▸ TASK BRIEF: Show every line below that contains the word "black", copying each one in full.

-- Start --

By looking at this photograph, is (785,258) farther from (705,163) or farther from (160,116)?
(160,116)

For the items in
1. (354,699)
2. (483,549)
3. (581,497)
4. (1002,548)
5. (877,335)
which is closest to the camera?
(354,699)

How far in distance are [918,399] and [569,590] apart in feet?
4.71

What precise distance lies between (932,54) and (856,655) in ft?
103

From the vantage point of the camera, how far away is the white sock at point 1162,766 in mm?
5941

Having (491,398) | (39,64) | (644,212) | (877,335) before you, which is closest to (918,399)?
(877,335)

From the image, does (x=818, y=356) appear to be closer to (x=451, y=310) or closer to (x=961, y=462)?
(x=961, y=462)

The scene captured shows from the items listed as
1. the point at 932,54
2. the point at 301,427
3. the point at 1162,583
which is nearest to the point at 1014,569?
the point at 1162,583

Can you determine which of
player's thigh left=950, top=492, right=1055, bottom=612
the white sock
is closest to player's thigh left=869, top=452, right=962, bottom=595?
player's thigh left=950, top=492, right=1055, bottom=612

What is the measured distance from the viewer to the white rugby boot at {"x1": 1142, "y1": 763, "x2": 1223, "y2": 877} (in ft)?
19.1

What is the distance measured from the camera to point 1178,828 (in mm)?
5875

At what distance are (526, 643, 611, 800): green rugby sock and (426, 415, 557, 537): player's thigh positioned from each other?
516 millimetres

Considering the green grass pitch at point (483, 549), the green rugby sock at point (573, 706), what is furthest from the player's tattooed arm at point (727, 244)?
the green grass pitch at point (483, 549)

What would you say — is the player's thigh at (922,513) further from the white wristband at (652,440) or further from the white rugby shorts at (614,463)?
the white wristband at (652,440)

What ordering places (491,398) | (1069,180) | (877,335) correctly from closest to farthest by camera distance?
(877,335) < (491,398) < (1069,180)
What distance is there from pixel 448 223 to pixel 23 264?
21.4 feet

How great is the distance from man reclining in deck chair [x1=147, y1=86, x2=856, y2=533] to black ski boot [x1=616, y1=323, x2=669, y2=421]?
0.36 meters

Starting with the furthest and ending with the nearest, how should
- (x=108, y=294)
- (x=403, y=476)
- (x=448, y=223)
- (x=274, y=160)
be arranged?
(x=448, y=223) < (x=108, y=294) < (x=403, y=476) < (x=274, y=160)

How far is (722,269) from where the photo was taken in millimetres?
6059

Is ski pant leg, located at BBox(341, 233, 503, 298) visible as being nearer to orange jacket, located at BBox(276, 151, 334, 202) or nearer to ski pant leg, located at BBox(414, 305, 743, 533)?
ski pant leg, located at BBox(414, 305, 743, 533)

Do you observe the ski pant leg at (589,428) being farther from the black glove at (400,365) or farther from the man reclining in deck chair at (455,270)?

-- End --

▸ ANSWER TO THIS PROBLEM:
How great is the distance from man reclining in deck chair [x1=147, y1=86, x2=856, y2=533] to black ski boot [x1=616, y1=323, x2=669, y2=421]?
Do you observe the ski pant leg at (589,428) being farther from the black glove at (400,365) or farther from the man reclining in deck chair at (455,270)?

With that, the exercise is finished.